Maximizing your campus visit

The only way to get the most out of a campus visit is to participate in all that the college is offering. That means that you attend the information session, go on the campus tour and, if possible, attend a class. When all this is done, stop into the student union or dining hall and just watch what is going on. Do the students look happy? Stressed? Engaged with each other? You might also stop students on campus and ask about whether they have enjoyed their experience at the college, what year they are in, and other student life questions. As you go through the tour, look at the bulletin boards in the halls. What is happening on campus and what are the issues being talked about? How comfortable do you, the student, feel among the others on campus? Remember that you spend only 15 hours a week in class and the rest of the time you have to live there. Parents should try to keep their opinions to themselves until the student has had a chance to think about the visit and decide if this is a place that would make him happy.

Suzanne Shaffer
Owner Parents Countdown to College Coach

Talk to current students

Take advantage of your campus visit by talking to current students. The tour guide and the info sessions will give you the basic information. Students can help you get a feel for the campus and the student body itself. Ask them about what campus is like on the weekends, is it easy to find an internships, and are the professors truly accessible to the students.

Juliet Giglio
Montgomery Educational Consulting

Any tips on getting the most out of campus tours and info sessions?

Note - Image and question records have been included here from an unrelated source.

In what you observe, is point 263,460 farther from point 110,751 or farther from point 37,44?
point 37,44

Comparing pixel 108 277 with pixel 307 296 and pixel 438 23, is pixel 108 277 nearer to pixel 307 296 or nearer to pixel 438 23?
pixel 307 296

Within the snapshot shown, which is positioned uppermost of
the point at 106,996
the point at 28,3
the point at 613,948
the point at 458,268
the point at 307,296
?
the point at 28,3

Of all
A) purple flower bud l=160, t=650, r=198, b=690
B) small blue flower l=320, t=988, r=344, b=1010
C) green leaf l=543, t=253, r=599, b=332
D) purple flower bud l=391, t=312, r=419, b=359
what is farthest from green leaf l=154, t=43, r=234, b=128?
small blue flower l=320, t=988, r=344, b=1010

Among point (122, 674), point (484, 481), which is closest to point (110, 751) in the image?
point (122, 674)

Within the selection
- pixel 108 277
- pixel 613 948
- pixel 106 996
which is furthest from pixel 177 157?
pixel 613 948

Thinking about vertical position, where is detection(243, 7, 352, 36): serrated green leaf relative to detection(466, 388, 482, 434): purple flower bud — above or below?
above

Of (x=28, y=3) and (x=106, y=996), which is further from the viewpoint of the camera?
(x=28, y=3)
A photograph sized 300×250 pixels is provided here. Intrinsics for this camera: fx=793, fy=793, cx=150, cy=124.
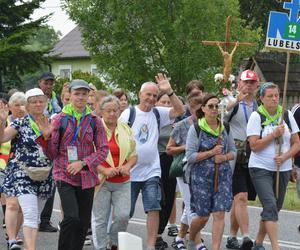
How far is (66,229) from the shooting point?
7.59 meters

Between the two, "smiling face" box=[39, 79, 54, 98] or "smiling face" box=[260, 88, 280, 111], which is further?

Hang out in the dining halls at meal time. Listen to the conversations around you. Try and imagine if you'd fit in at this college.

Melanie Rome
College Admissions Counselor Melanie Rome, College Admissions Counselor

Booklet To Take With You on Campus Visits

http://nsse.iub.edu/pdf/NSSE_PocketGuide.pdf This booklet, "A Pocket Guide to Choosing a College-Questions to Ask on Your College Visits" (which you can download), was written by the National Survey of Student Engagement (NSSE), an organization that helps students make colleges choices based on certain criteria that is different from what other organizations or media use that attempt to rank colleges.

Alexandra Young
Guidance Counselor Brookline High School

Do Your Research Before You Visit

The worst thing you can do when visiting a campus, is to go in clueless. Once you've found a college you'd like to learn more about, research the school using tools like Naviance or any of the college guidebooks. Once you know the basics (i.e. size, location, admission statistics, etc...) visit their website. The college website can provide you with a multitude of information including majors offered, graduation requirements, tutoring services, internship and research opportunities, extracurricular activities, and finally employment opportunities post graduation. The campus visit is a great time to ask clarifying questions about what you've learned from your prior research. In addition, the campus visit can help you figure out if the college is the right fit. Meaning, can you see yourself on that campus for the next four years? Is there enough to do? Is the area safe? Are there enough businesses in the area to provide internships in your major? Is the campus too far away from home? Etc... I always recommend that students take an hour, or more if you have the time, and "get lost" on campus. Go to the student center, get a coffee and the student paper, and just hang out to see if that environment suits you. You can do the same in a dining hall or even walking around the campus. Always ask yourself, "Can I see myself here for four years?"